Psychometric Challenges Associated With TOM Measures

Despite significant advances in our understanding of both normative and altered TOM (Wellman et al., 2001; Gallagher and Frith, 2003; Vuadens, 2005; Poletti and Adenzalo, 2013; Kimhi, 2014; Imuta et al., 2016), it is still difficult to draw robust conclusions about its role in typical development and clinical conditions. Such challenges may be the result of the methodological weaknesses associated with measures used to assess TOM (Hiller et al., 2014; Henry et al., 2016). Indeed, the psychometric standards of TOM measures have been qualified as unsystematic, suboptimal, and immature (Mayes et al., 1996; Brune, 2001; Hutchins et al., 2008a; Carlson et al., 2013; Hiller et al., 2014). The methodological weaknesses of TOM assessment include reliance on measures with one or two tests items only (Cutting and Dunn, 1999; Garner et al., 2005), over-representation of false belief understanding as the sole measure of TOM (Wellman and Liu, 2004; Carlson et al., 2013; Hiller et al., 2014), and the fact that few TOM measures have empirically validated psychometric properties (Hutchins et al., 2008a; Hiller et al., 2014; Ziatabar Ahmadi et al., 2015).

Existing Sources of Information on TOM Measures

To our knowledge, no systematic review has been conducted to document the characteristics of existing TOM measures for young children. Non-systematic reviews have been published on TOM measures that are widely used in clinical populations (Sprung, 2010), in adulthood (Henry et al., 2015), and in middle childhood and adolescence (Hayward and Homer, 2017). These reviews highlight the relevance of a number of TOM measures for understanding social functioning in clinical conditions and typical development and provide interesting insights in the ways to use them, but they are not systematic and do not cover tools destined for infants, toddlers and preschoolers. Ziatabar Ahmadi et al. (2015) conducted a systematic review of TOM measures for preschoolers, but constrained the scope to articles presenting the development and validation of comprehensive measures composed of multiple TOM tasks. Therefore, their review excludes single task measures (e.g., single false belief tasks) that constitute the majority of measures used in TOM research (Hiller et al., 2014). In addition, the review conducted by Ziatabar Ahmadi et al. (2015) is limited to studies that specifically aim to validate the psychometric properties of TOM measures, thus excluding other types of empirical studies (e.g., longitudinal, outcome or prediction papers). The primary objective of this study was to systematically record an inventory of existing measures that assess TOM in children under the age of 6 years of age (0–5 years). This age range was chosen because the period between 3 and 5 years is widely recognized as a sensitive period for TOM development (Wellman et al., 2001). The range was extended down to infancy because there is no actual consensus regarding the age at which the first manifestations of TOM appear (Carlson et al., 2013). This inventory will assist researchers and clinicians in choosing measures that best fit their needs and will identify possible gaps or limits inherent to existing measures.

Methods

A systematic review of the literature was conducted. Empirical studies referring to TOM measures used with young children were reviewed using a search protocol based on The Preferred Reporting Items for Systematic Reviews and Meta-Analyses statement (PRISMA; Moher et al., 2015).

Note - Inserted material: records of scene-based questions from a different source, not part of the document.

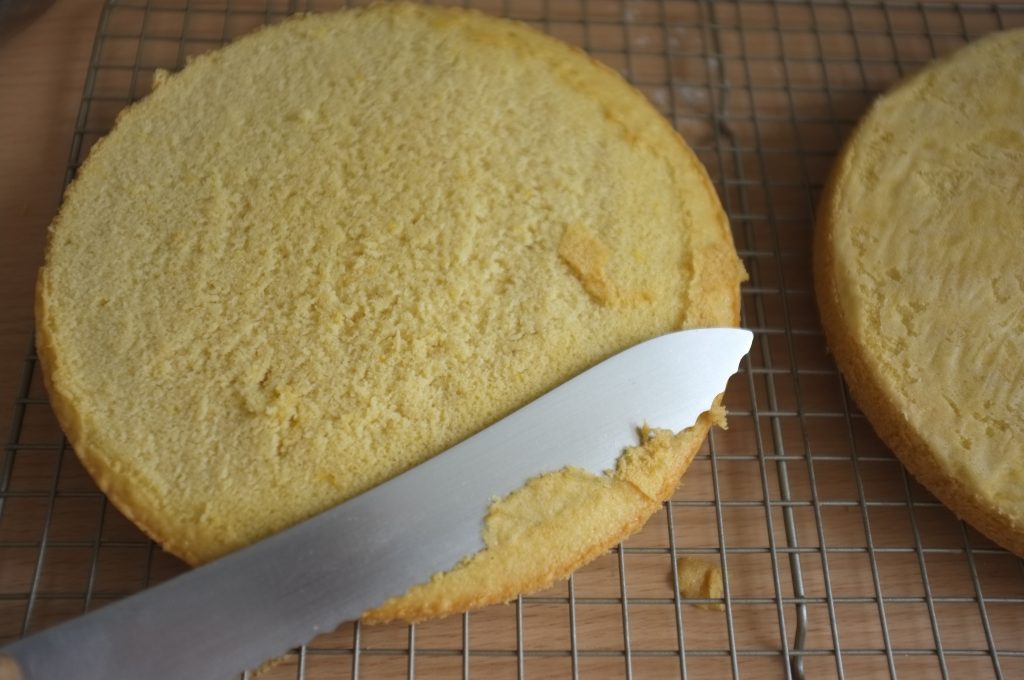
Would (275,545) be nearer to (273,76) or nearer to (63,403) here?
(63,403)

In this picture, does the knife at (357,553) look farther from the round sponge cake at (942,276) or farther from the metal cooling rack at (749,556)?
the round sponge cake at (942,276)

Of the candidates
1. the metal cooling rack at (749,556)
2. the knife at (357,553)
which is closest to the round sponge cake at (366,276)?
the knife at (357,553)

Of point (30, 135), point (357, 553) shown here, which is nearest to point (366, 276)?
point (357, 553)

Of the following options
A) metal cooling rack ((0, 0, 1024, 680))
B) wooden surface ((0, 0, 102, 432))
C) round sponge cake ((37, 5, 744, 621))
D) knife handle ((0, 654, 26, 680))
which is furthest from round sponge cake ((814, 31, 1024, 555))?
wooden surface ((0, 0, 102, 432))

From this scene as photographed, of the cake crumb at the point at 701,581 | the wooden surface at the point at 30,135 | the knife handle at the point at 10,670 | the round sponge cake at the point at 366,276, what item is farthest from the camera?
the wooden surface at the point at 30,135

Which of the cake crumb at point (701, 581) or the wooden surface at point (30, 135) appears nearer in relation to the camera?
the cake crumb at point (701, 581)

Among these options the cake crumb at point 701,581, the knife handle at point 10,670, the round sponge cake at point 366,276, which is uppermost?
the round sponge cake at point 366,276

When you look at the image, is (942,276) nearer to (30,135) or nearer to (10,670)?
(10,670)

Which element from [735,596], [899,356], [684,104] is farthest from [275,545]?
[684,104]
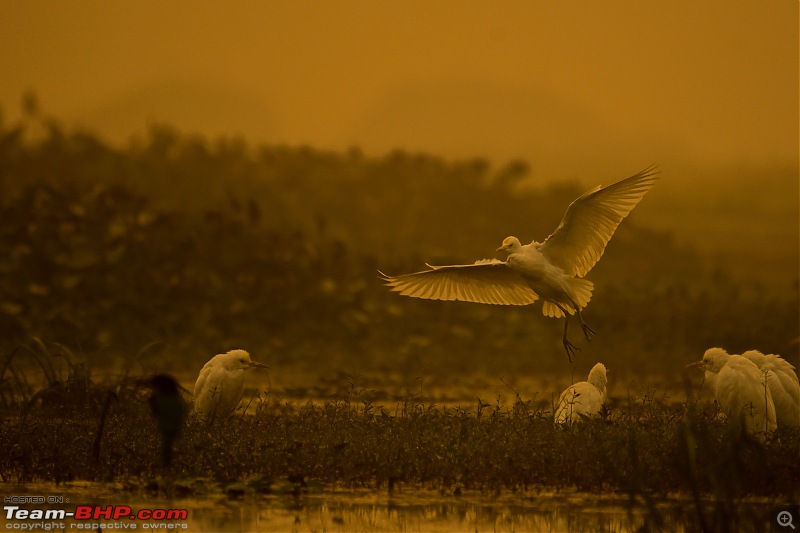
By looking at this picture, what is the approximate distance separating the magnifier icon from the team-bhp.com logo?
2.90 meters

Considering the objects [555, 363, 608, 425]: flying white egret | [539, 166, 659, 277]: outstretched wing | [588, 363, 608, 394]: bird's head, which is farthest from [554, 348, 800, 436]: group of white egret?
[539, 166, 659, 277]: outstretched wing

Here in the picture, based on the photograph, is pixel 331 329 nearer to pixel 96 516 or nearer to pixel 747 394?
pixel 747 394

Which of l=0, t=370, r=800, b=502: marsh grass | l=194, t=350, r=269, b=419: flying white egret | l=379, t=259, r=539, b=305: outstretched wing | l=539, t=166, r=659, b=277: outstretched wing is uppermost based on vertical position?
l=539, t=166, r=659, b=277: outstretched wing

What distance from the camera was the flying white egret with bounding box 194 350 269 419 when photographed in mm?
9133

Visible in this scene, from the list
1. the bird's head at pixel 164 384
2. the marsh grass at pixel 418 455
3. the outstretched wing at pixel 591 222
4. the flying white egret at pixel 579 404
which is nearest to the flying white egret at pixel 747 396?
the marsh grass at pixel 418 455

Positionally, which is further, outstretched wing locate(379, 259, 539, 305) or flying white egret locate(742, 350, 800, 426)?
outstretched wing locate(379, 259, 539, 305)

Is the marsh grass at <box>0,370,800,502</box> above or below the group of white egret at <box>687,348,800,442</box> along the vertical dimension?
below

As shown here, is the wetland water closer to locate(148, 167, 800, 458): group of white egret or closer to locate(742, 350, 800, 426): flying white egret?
locate(148, 167, 800, 458): group of white egret

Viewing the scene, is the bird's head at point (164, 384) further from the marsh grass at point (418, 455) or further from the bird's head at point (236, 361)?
the bird's head at point (236, 361)

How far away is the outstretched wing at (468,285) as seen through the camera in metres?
10.1

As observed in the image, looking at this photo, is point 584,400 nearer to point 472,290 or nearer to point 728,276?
point 472,290

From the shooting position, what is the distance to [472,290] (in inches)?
409

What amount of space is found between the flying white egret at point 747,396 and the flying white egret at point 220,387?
327 cm

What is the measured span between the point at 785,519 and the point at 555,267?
3617mm
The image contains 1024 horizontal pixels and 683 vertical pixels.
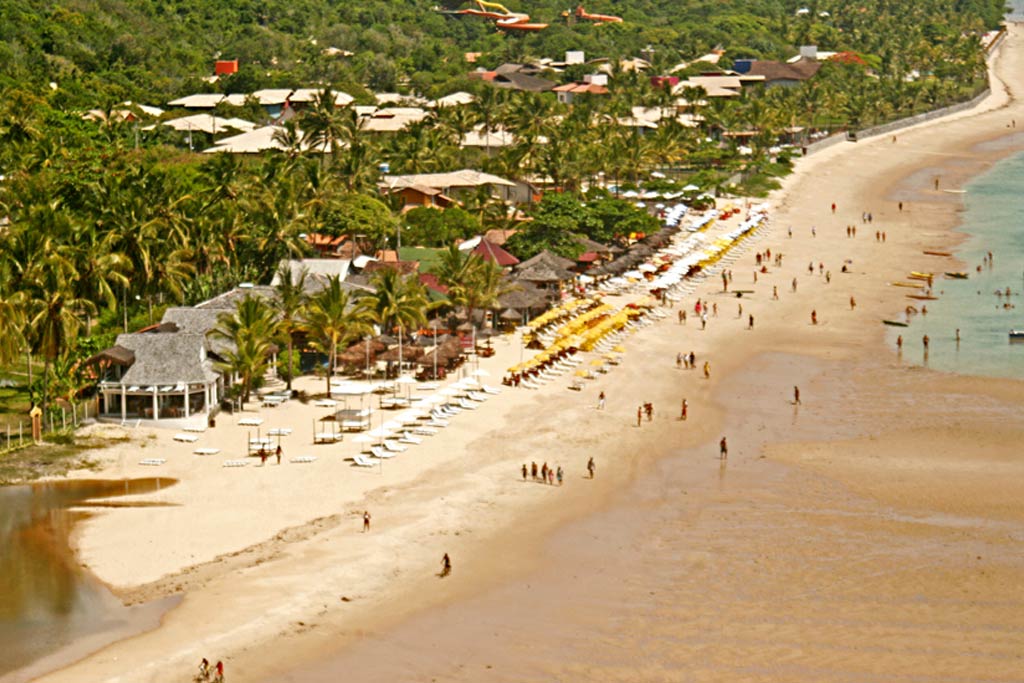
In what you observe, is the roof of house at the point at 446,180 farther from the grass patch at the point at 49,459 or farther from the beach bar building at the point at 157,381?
the grass patch at the point at 49,459

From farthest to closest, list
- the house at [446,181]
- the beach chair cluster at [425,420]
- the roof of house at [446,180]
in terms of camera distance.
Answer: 1. the roof of house at [446,180]
2. the house at [446,181]
3. the beach chair cluster at [425,420]

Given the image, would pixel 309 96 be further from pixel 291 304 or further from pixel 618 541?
pixel 618 541

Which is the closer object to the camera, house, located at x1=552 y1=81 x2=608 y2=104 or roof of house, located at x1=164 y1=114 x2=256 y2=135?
roof of house, located at x1=164 y1=114 x2=256 y2=135

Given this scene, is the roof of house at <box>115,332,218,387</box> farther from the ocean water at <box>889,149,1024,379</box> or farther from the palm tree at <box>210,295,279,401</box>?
the ocean water at <box>889,149,1024,379</box>

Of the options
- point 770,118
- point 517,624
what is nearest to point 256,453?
point 517,624

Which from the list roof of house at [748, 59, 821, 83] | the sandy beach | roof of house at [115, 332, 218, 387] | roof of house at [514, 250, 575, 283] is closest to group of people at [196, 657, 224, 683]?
the sandy beach

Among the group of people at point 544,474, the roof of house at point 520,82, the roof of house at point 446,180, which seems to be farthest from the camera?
the roof of house at point 520,82

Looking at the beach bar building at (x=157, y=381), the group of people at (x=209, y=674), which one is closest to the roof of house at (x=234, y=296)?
the beach bar building at (x=157, y=381)

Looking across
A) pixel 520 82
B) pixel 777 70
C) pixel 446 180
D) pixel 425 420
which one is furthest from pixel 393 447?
pixel 777 70
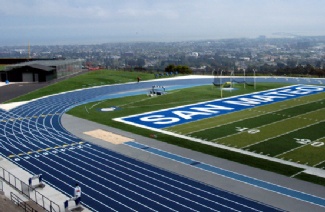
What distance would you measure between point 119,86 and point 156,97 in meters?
12.5

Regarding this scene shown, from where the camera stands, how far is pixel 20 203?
1540cm

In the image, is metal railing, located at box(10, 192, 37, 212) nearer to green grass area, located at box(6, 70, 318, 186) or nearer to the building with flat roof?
green grass area, located at box(6, 70, 318, 186)

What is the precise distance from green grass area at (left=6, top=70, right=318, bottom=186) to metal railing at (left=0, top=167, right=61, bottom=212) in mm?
9220

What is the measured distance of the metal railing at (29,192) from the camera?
15.4 m

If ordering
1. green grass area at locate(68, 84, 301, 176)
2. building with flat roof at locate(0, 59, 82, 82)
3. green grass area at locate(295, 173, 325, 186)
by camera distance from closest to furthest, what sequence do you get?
1. green grass area at locate(295, 173, 325, 186)
2. green grass area at locate(68, 84, 301, 176)
3. building with flat roof at locate(0, 59, 82, 82)

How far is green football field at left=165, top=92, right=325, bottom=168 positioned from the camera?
2122 centimetres

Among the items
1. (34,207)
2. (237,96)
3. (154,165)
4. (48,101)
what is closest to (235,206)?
(154,165)

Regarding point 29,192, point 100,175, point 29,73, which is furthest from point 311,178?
point 29,73

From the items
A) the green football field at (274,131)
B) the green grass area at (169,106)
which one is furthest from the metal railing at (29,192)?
the green football field at (274,131)

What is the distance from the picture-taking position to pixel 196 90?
44656 millimetres

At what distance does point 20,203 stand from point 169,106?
70.0ft

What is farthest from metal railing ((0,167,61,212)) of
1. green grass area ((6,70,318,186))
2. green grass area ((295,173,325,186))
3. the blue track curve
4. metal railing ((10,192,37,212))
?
green grass area ((295,173,325,186))

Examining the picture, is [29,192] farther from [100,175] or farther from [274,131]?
[274,131]

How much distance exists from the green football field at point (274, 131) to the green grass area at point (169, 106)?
0.15 meters
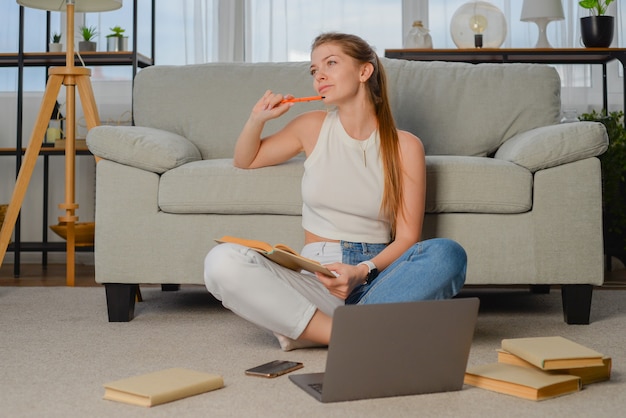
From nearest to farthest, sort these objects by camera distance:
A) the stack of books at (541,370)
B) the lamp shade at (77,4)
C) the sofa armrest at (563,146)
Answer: the stack of books at (541,370)
the sofa armrest at (563,146)
the lamp shade at (77,4)

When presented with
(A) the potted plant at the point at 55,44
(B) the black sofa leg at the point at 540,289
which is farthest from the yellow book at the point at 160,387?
(A) the potted plant at the point at 55,44

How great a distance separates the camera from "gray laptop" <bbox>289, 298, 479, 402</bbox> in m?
1.49

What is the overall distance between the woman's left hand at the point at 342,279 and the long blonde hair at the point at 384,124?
0.27m

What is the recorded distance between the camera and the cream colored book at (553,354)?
5.32 ft

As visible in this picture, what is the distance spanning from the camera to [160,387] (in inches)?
61.4

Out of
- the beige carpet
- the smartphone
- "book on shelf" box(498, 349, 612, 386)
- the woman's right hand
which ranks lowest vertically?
the beige carpet

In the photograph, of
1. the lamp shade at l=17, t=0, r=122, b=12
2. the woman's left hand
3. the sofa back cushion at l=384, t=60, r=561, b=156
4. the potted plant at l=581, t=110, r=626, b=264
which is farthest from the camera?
the potted plant at l=581, t=110, r=626, b=264

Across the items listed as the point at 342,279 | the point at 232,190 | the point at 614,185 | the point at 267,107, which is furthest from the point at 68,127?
the point at 614,185

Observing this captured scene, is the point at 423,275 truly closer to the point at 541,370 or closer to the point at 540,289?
the point at 541,370

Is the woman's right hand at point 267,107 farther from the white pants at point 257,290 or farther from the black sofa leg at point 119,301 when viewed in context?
the black sofa leg at point 119,301

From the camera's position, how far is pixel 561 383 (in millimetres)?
1610

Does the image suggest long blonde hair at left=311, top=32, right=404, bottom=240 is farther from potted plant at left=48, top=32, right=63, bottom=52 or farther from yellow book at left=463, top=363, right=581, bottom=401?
potted plant at left=48, top=32, right=63, bottom=52

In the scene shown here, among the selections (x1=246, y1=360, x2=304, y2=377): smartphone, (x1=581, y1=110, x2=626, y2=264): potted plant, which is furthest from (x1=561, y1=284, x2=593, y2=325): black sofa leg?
(x1=581, y1=110, x2=626, y2=264): potted plant

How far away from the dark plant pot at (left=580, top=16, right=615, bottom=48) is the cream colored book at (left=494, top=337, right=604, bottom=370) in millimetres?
2674
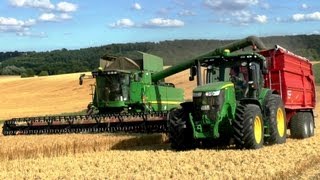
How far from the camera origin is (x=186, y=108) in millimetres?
10906

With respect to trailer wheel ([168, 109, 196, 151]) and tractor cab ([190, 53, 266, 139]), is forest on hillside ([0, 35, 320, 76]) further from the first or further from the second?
trailer wheel ([168, 109, 196, 151])

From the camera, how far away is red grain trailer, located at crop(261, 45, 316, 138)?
1298cm

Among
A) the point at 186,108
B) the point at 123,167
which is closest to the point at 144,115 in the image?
the point at 186,108

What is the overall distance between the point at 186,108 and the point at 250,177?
4294 millimetres

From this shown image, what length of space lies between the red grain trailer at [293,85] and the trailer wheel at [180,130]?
2.98 m

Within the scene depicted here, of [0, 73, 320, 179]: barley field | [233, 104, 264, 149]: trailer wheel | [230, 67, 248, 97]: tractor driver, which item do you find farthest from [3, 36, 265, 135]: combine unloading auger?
[233, 104, 264, 149]: trailer wheel

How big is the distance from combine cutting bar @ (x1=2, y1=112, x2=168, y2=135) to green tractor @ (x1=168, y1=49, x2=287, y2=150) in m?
2.94

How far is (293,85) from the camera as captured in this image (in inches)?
540

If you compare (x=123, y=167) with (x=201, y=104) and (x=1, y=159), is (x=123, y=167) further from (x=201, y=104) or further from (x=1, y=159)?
(x=1, y=159)

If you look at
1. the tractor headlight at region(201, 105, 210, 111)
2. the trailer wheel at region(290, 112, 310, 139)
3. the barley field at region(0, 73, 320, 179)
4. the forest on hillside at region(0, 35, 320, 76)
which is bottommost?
the barley field at region(0, 73, 320, 179)

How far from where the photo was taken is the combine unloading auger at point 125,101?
14.8m

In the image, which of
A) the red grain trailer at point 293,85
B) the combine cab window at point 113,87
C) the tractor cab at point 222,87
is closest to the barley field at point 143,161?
the tractor cab at point 222,87

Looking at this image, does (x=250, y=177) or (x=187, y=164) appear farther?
(x=187, y=164)

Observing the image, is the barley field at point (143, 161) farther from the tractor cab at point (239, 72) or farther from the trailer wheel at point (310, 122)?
the trailer wheel at point (310, 122)
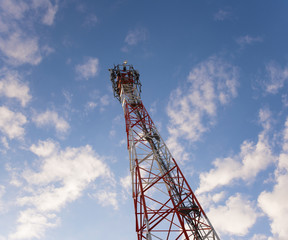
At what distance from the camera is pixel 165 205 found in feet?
44.3

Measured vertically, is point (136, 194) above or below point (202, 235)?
above

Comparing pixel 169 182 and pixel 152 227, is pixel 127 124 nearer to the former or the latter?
pixel 169 182

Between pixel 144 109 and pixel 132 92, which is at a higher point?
pixel 132 92

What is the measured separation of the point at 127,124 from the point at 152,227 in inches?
399

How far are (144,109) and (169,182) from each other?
30.8 ft

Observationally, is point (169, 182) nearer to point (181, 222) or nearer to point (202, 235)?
point (181, 222)

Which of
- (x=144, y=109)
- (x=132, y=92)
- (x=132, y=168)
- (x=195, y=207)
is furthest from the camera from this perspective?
(x=132, y=92)

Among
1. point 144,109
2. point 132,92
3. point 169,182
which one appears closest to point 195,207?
point 169,182

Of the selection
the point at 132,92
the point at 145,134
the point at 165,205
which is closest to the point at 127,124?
the point at 145,134

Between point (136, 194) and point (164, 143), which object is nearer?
point (136, 194)

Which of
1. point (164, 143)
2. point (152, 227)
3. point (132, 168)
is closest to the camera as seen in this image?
point (152, 227)

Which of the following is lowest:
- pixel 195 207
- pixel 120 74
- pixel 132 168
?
pixel 195 207

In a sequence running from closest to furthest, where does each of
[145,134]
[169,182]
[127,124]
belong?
[169,182], [145,134], [127,124]

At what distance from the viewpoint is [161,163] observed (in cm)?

Eligibility criteria were pre-determined both at the level of study selection and identification of TOM measure (see Table 1 for the list of eligibility criteria and associated exclusion criteria).

Table 1

Eligibility and exclusion criteria for the systematic review.

Eligibility Criteria	Exclusion criteria
The document is accessible, in its full version, at the time of the search	Missing document: The document's reference is incomplete and does not allow identification of the full text or full text could not be found
	Unpublished: The document is not published or in press, or the in-press content is not accessible
The document is written in English or French. A list of possibly relevant titles in other languages is provided as Appendix I	Other language: The document is written in another language than English or French
The document is from a peer-reviewed journal or published by a test publisher/editor	Non-reviewed or non-commercialized: The document is not published in a peer reviewed journal (e.g., books, book chapters, conference proceedings, are excluded), nor is it commercialized
The document reports the results of an empirical study providing original data	Not an empirical study: The records do not report a study providing new and original data (e.g., theoretical articles, literature reviews, meta-analyses, letters, editorials, etc.)
The measure is used with human subjects	Non-human subjects: The measure was not administered to humans (e.g., animal studies)
The measure is administered to young children (<6 years of age). Studies with participants 6 years of age or over are included, provided the sample is also composed of children under 6 years. The sample may be composed of adults, as long as the measure aims to evaluate TOM in a child under 6 years of age (e.g., parental report in the form of a questionnaire)	Older participants: The measure is not administered to a child under 6 years of age
The measure provides a score or a classification. Subjective (i.e., questionnaires) or objective (i.e., direct testing, observational coding systems) are included	Lack of score: The measure does not provide a score or classification reflecting an individual's TOM (e.g., research paradigms used to solicit TOM during neuroimaging, but that do not score the participant's TOM abilities)
The measure can be used to assess TOM in normative or clinical conditions (physical, psychological or neurological)	Narrow utility: The measure is useful only in the case of a specific condition (e.g., blindness)
The measure aims to evaluate TOM as defined in the introduction, that is the ability to create a cognitive representation of self and other's mental states (SOME; Bird and Viding, 2014)	No TOM or diverging TOM definition: The measure does not assess TOM or does not assess it in a way that is consistent with the chosen theoretical framework (Bird and Viding, 2014). Measures that assess a more complex social behavior or ability (e.g., moral reasoning), a precursor social cognitive skill (e.g., joint attention), or another social cognitive construct (e.g., empathy, affective cues classification) are excluded

Eligibility and exclusion criteria for the systematic review.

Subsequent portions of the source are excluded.